The Harder Truth: This Applies to Us Too
It is easy to diagnose rigidity in others. It is much harder to catch it in ourselves.
Not only can smart people believe dangerous nonsense, research shows that people with higher education and greater science literacy were more polarized along political and religious lines than those with less education.
The analysis by the National Academy of Sciences concluded that education and science literacy “may increase rather than decrease polarization” because more knowledgeable individuals are better able to interpret evidence in ways that support their group’s position and feel more confident doing so.
The issue is not whether we have blind spots. We all do. The issue is whether we have built habits that expose them before they harden.
Answer these questions honestly.
Do you feel an immediate urge to defend a belief the moment it is challenged?
Do you dismiss a source because of who said it rather than what was said?
Do you look for evidence that only confirms what you already believe?
Do you feel irritation or contempt when someone presents a counterpoint?
Can you name the last time you changed your mind about something important?
What Actually Protects Us
Nothing completely immunizes us against amathia, but certain traits and habits make us less vulnerable and can even pull us back from it when we drift.
The evidence points to qualities such as intellectual humility and curiosity. Studies of political and religious conflict find that people high in intellectual humility are less polarized and less hostile, more willing to admit they might be wrong, and more open to disconfirming evidence, which directly opposes the rigid certainty at the heart of amathia.

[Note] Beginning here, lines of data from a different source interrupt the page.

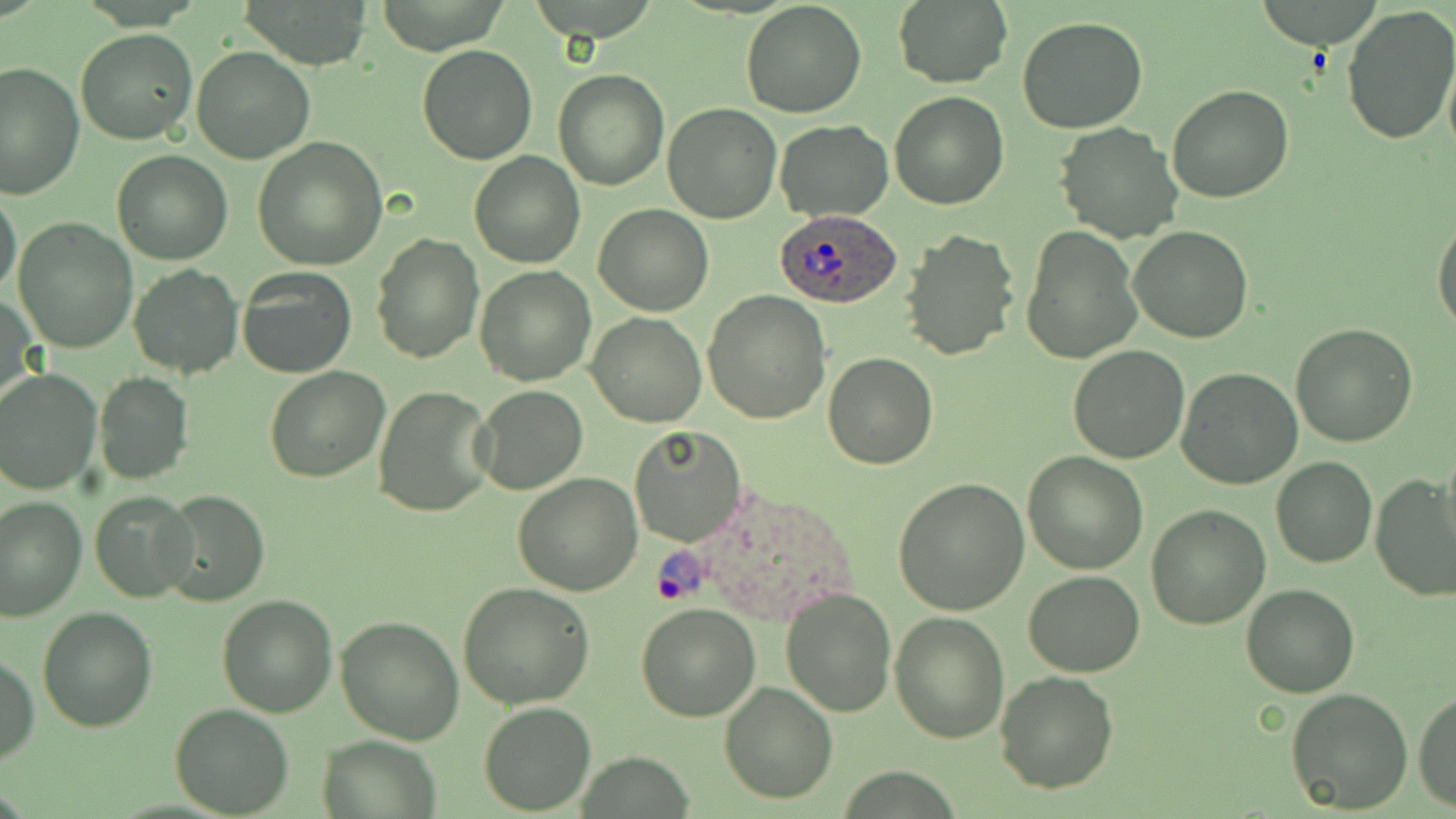

slide-level diagnosis = Plasmodium ovale
field of view = one of a larger specimen
image size = 1456×819 pixels
uninfected red blood cell locations = approximate bounding boxes as [x1, y1, x2, y2] in pixels: [238, 0, 375, 68], [1258, 0, 1385, 49], [740, 1, 866, 118], [893, 1, 1012, 87], [1339, 4, 1456, 146], [1017, 15, 1149, 133], [76, 29, 199, 146], [418, 44, 538, 164], [191, 45, 315, 163], [1442, 52, 1456, 164], [0, 61, 84, 199], [553, 68, 668, 190], [1167, 84, 1294, 203], [889, 91, 1008, 210], [662, 102, 781, 223], [773, 120, 892, 221], [1054, 123, 1183, 243], [251, 137, 388, 269], [112, 149, 233, 264], [469, 150, 585, 269], [0, 190, 23, 301], [591, 204, 713, 316], [1432, 215, 1456, 340], [12, 218, 139, 353], [1021, 225, 1141, 366], [1129, 227, 1254, 343], [898, 228, 1020, 362], [371, 233, 483, 364], [128, 265, 243, 379], [474, 265, 596, 386], [238, 267, 357, 379], [703, 291, 831, 425], [2, 294, 38, 412], [587, 311, 706, 427], [1289, 323, 1418, 447], [1067, 346, 1191, 464], [824, 354, 937, 471], [263, 366, 390, 483], [1176, 367, 1303, 489], [0, 368, 102, 494], [93, 372, 194, 486], [473, 384, 589, 496], [372, 385, 494, 519], [629, 426, 745, 548], [1438, 447, 1456, 566], [1022, 451, 1149, 574], [1271, 457, 1376, 568], [513, 471, 643, 594], [1370, 472, 1455, 600], [894, 476, 1030, 614], [158, 489, 270, 607], [90, 490, 198, 602], [0, 496, 87, 621], [1146, 505, 1270, 629], [1024, 570, 1145, 676], [457, 582, 595, 709], [1240, 582, 1361, 698], [781, 586, 897, 717], [217, 594, 339, 715], [637, 602, 762, 721], [37, 608, 157, 732], [890, 610, 1010, 742], [335, 615, 465, 745], [1, 656, 38, 765], [994, 671, 1119, 793], [719, 680, 837, 803], [1285, 686, 1414, 814], [1414, 690, 1455, 811], [480, 703, 596, 814], [170, 704, 296, 817], [318, 735, 441, 818]
modality = light microscopy
stain = May-Grünwald-Giemsa
preparation = thin blood film
magnification = 1000x
Plasmodium ovale-infected red blood cell locations = approximate bounding boxes as [x1, y1, x2, y2] in pixels: [775, 205, 898, 307], [646, 487, 863, 623]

Research on scientific curiosity shows that when people are genuinely curious, they are more likely to engage with facts that challenge their group’s narrative rather than reflexively reject them.
When people feel valued, feel they share basic goals and values, and trust that their ideas will be judged on whether they are true instead of whether they prove loyalty, the desperate need to never be wrong starts to ease.
What actually protects us is not having the highest IQ, but being the kind of person, in the kind of community, where changing your mind when you see better evidence is clearly recognized as a sign of honesty and courage, not as a betrayal.





BRILLIANT POST!!! Thank you so much, Nadine, for helping me achieve a much deeper understanding of how our people have inadvertently (for the most part) put a demented monster and his team of miscreants in charge of our Government and our LIVES. I will be sharing your work with others to help spread your work. Best wishes, NW
Excellent, Nadine. Your thoughtful insights are always very much appreciated. Thank You!